« Music divine, proceeding from above, Whose sacred subject oftentimes is Love. »
C’est par cette pièce de Thomas Tomkins, compositeur gallois qui fut l’élève de William Byrd et le contemporain de William Shakespeare dans une Angleterre en pleine Renaissance, qu’a commencé le dernier concert des Voix Animées qui est venu clore à l’abbaye du Thoronet le cycle « entre pierres et mer ».
À l’origine des Voix animées, il y a la mezzo Laurence Recchia et le baryton Luc Coadou à l’impressionnante carrière et qui assure également la direction musicale de l’ensemble. Nées en 2008, les Voix Animées réunissent de jeunes chanteurs diplômés qui interprètent des répertoires a capella pouvant aller jusqu’à huit voix. L’église de l’abbaye cistercienne du Thoronet est un lieu idéal pour ce genre de formations et un des lieux les plus étonnants en lesquels ait chanté Luc Coadou car, dit-il, l’acoustique y est sans cesse différente et varie selon le temps, l’heure du jour et la présence du public, si bien qu’ayant chanté de nombreuses fois dans ce lieu, c’est une nouvelle surprise à chaque représentation et un inévitable effort d’adaptation au début de chaque concert. Celui de dimanche soir fut un grand succès avec un répertoire alternant airs sacrés et profanes comme cela se faisait à l’époque de ces grands compositeurs que sont Byrd, Tomkins, Alonso Lobo, Josquin des Près ou Henry VIII dont la pièce Pastime with good company, justement placée au mitan du récital, révèle assez bien les questionnements des hommes cultivés de cette époque si riche et intéressante et les préoccupations de ces grands monarques passionnés d’arts, de guerres et de tout ce qui, nourrissant leur insatiable appétit physique, trouvait aussi à nourrir leur esprit. Ainsi Henry VIII, concurrent au sens noble du terme (étymologiquement, celui qui court avec) de François Ier et Charles Quint, se révèle-t-il aussi fin lettré que compositeur et, dirions-nous aujourd’hui, philosophe (Montaigne n’est pas très loin) : « J’aime passer le temps en bonne compagnie et il en sera jusqu’à ma mort, / Si Dieu est satisfait je ferai ainsi, / (…) La compagnie est bonne et mauvaise chose à la fois, / Mais tout homme en a le libre choix, / Poursuivre le meilleur, Fuir le pire, Tel sera mon dessein, / Cultiver la vertu, Refuser le vice, Ainsi me comporterai-je ? ».

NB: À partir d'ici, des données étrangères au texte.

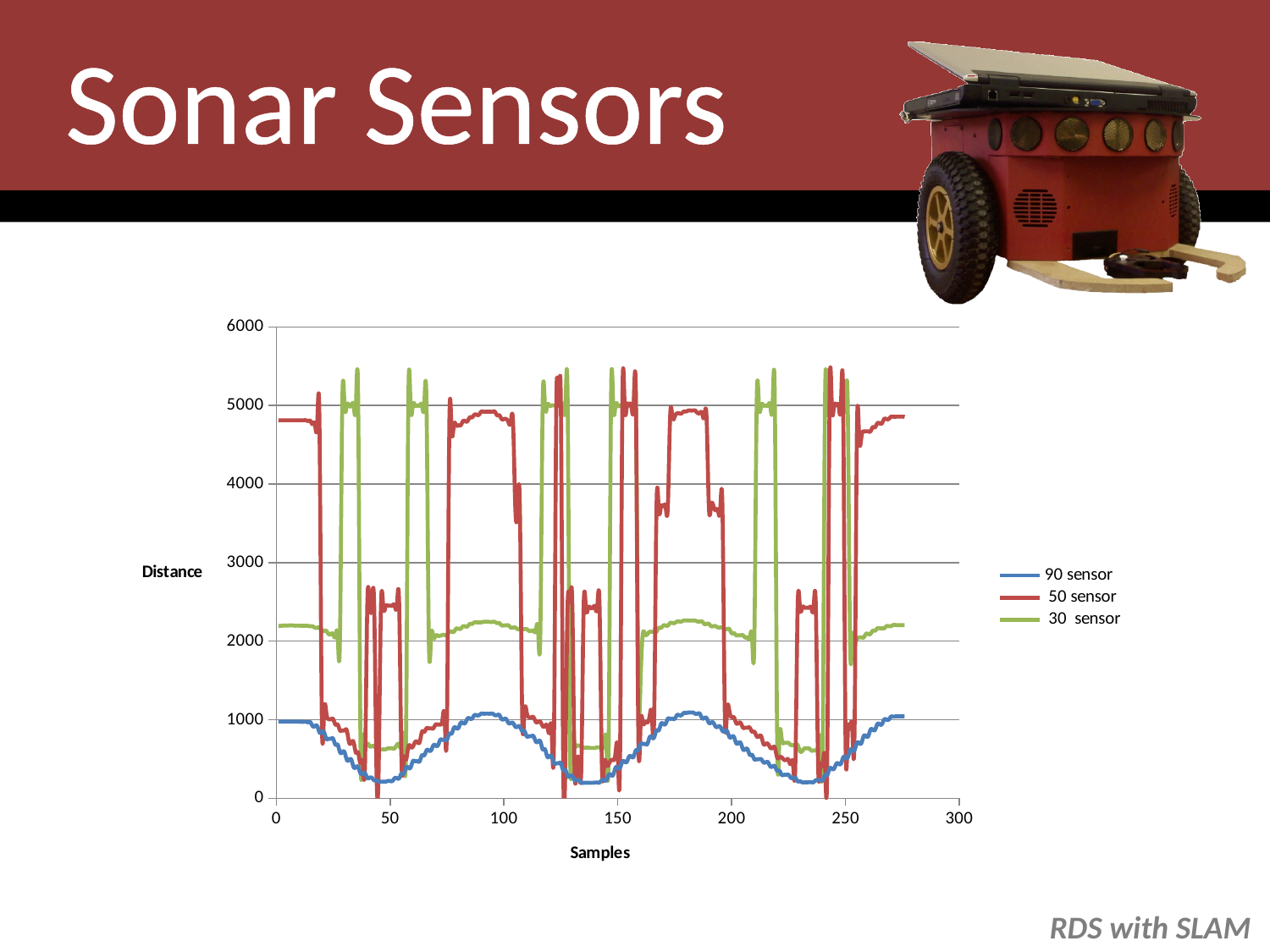
How many series does the legend list? 3 Is the value of the 30 sensor series at sample 0 greater or less than 1000? greater What is the label of the vertical axis? Distance Is the value of the 50 sensor series at sample 0 greater or less than 4000? greater At sample 180, which series has the larger value: 50 sensor or 30 sensor? 50 sensor Is the value of the 90 sensor series at sample 50 greater or less than 1000? less What kind of chart is shown on the slide? line chart What are the three series named in the legend? 90 sensor, 50 sensor, 30 sensor At sample 0, which series has the larger value: 50 sensor or 90 sensor? 50 sensor At sample 100, which series has the larger value: 30 sensor or 90 sensor? 30 sensor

Ces pièces sont trop rarement données, regrette Luc Coadou qui nous promet pour la saison prochaine une des 104 messes composées par Palestrina qui, lui aussi, mériterait d’être mieux connu. Et, bien entendu, lorsque ces airs sont servis par de si belles voix dans un lieu aussi pur que l’église de l’abbaye cistercienne du Thoronet fondée au XIIe siècle et qui, par ses lignes simples et épurées, sa pierre rose et claire, n’a rien à envier à celle plus célèbre de Sénanque, on ne peut qu’être sous le charme et espérer revenir la saison prochaine.
En attendant, Luc Coadou qui mène bien d’autres projets nous confiait que la soprano Angèle Chemin allait bientôt chanter le Pierrot lunaire de Schoenberg et nous faisait remarquer au passage qu’il est plus facile pour les chanteurs lyriques de passer du répertoire baroque au répertoire moderne qu’au répertoire classique ou romantique, la musique de l’époque moderne étant plus proche de celle de la Renaissance que de celle des XVIIIe et XIXe siècle, pour aller un peu vite, ce qui n’est pas si étonnant si l’on songe aux ponts qu’ont créé de la même manière les mouvements artistiques littéraires et picturaux d’avant-garde au XXe siècle avec l’époque médiévale et d’autres époques plus lointaines encore. Quant à Alice Glaie, nous pourrons entendre sa très belle voix de soprano dans la Passion selon Saint-Jean de Bach donnée à l’église Saint-Germain-des-Prés vendredi 24 mai dans le cadre du Concert Etranger de Itay Jedlin.